# start of Text provided

Raizen, Brazil's largest sugar and ethanol producer thanks to Cosan's 24 sugarcane mills, distributes fuel--including ethanol, gasoline and diesel--through a network of 4,561 gas stations across the country. Most of the pumps belong to Shell, but around 1,700 of them came from the Esso brand that Cosan had bought from Exxon Mobil Corp. in 2008.
While synergies have come ahead of schedule, Raizen's original five-year expansion plan is starting to look ambitious due to a slowdown in Brazil's center-south sugarcane production, Martins said. Officially, Raizen expects to invest as much as $7 billion to expand its milling capacity to 100 million metric tons of sugarcane per year, up from 65 million tons now.
But the firm crushed around only 53 million tons of cane in the nearly finished 2011-12 season. While Raizen doesn't yet have a revised investment outlook, Martins said the company may reduce its target for crushing capacity around March.
Cosan is also exploring ways to get more out of its foods unit, Cosan Alimentos, which mainly produces and sells sweeteners under the Uniao brand and accounts for about 4% of overall revenue.
"Our long-term goal is to become, through Cosan Alimentos, part of an integrated foods company that isn't just restricted to sugar and that allows to better leverage our strategy and logistical network," Martins said. He said Cosan isn't considering selling the unit, but would allow it to "go from having Ebitda to contributing dividends," for instance.
Cosan is effectively betting that sugar prices will rise next year, as it has been hedging future production slightly less aggressively than in the past. The firm so far has hedged 25% of its expected 2012-13 sugar production, down from about 30% in previous years.
"We've been hedging less, exposing ourselves a little more to sugar prices, to be able to capture moments of upside to prices," Machado said, adding that the risks posed by volatile sugar prices have diminished due to Cosan's increasingly diversified business portfolio.

# end of Text provided
# start of Task inputs

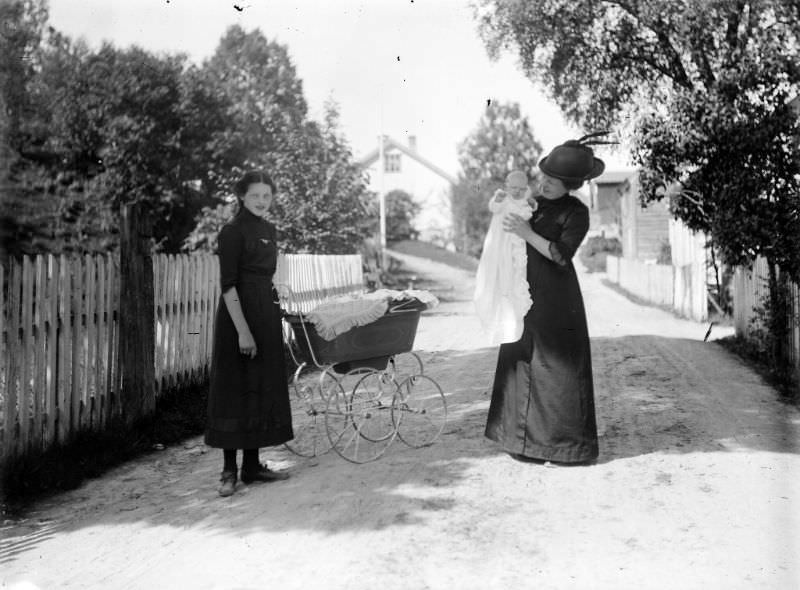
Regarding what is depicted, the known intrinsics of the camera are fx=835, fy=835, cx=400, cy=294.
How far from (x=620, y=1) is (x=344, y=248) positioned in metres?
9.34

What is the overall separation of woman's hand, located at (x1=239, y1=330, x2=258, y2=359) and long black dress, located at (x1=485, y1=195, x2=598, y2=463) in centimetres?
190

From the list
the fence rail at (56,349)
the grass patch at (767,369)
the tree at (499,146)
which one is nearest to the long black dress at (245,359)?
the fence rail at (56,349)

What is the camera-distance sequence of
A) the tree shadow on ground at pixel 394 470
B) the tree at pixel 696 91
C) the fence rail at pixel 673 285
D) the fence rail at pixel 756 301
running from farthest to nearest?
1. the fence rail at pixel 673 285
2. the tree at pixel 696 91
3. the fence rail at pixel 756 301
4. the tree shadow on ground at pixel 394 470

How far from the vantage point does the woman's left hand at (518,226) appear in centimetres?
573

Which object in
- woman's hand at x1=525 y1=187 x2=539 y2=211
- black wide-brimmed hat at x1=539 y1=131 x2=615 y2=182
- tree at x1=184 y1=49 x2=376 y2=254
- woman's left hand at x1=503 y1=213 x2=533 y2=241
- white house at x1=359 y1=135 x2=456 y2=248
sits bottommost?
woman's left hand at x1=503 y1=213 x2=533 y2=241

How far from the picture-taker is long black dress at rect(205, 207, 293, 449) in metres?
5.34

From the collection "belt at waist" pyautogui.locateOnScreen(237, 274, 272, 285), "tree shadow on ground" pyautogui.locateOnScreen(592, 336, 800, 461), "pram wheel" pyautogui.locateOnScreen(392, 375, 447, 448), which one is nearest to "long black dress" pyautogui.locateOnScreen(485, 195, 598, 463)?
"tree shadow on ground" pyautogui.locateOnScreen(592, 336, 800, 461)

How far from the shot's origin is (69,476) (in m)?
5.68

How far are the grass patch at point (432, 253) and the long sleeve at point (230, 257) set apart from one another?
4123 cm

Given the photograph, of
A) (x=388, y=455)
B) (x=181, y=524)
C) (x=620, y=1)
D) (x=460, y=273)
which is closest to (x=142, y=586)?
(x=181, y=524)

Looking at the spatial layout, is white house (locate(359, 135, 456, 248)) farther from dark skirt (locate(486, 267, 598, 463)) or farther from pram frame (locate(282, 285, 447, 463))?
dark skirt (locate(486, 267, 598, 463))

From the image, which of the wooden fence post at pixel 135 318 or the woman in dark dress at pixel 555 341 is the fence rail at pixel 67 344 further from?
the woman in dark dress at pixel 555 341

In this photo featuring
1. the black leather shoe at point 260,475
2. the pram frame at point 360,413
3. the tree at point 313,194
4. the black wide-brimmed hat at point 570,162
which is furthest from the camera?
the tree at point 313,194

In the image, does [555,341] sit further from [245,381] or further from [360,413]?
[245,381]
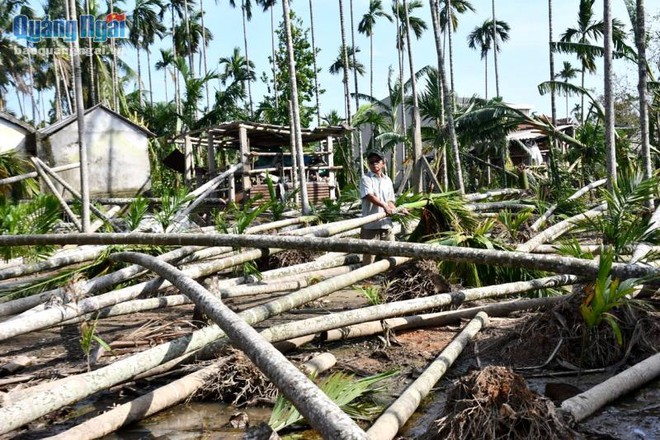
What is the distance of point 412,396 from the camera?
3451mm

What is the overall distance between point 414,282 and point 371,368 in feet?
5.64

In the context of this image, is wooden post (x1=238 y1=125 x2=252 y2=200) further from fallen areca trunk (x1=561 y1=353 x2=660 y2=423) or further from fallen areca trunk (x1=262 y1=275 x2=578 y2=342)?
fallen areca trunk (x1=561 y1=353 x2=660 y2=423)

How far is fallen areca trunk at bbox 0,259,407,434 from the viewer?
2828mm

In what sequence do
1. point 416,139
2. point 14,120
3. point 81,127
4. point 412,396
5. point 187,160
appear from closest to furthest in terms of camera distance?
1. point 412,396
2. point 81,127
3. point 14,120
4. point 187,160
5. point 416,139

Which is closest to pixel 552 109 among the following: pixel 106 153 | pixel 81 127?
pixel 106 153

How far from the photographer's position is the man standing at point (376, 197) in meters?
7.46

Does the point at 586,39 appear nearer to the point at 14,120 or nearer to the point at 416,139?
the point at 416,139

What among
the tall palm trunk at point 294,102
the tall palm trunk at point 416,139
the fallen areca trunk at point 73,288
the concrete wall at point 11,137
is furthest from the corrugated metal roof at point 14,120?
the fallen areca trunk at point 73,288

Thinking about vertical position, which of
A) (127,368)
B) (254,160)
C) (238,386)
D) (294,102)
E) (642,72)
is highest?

# end of Task inputs

**Problems to solve**
- a) Set down word for word the part of the passage about Cosan and Raizen that runs from "Cosan is effectively" down to "in previous years.".
- b) From the entries, extract everything from the line containing "What is the camera-distance sequence of" down to the line containing "4. the tree shadow on ground at pixel 394 470", both of those lines included, and reproduce those lines without any change.
The passage about Cosan and Raizen and the entries are separate, unrelated material.

**Solved problems**
- a)
Cosan is effectively betting that sugar prices will rise next year, as it has been hedging future production slightly less aggressively than in the past. The firm so far has hedged 25% of its expected 2012-13 sugar production, down from about 30% in previous years.

- b)
What is the camera-distance sequence of
A) the tree shadow on ground at pixel 394 470
B) the tree at pixel 696 91
C) the fence rail at pixel 673 285
D) the fence rail at pixel 756 301
running from farthest to nearest?
1. the fence rail at pixel 673 285
2. the tree at pixel 696 91
3. the fence rail at pixel 756 301
4. the tree shadow on ground at pixel 394 470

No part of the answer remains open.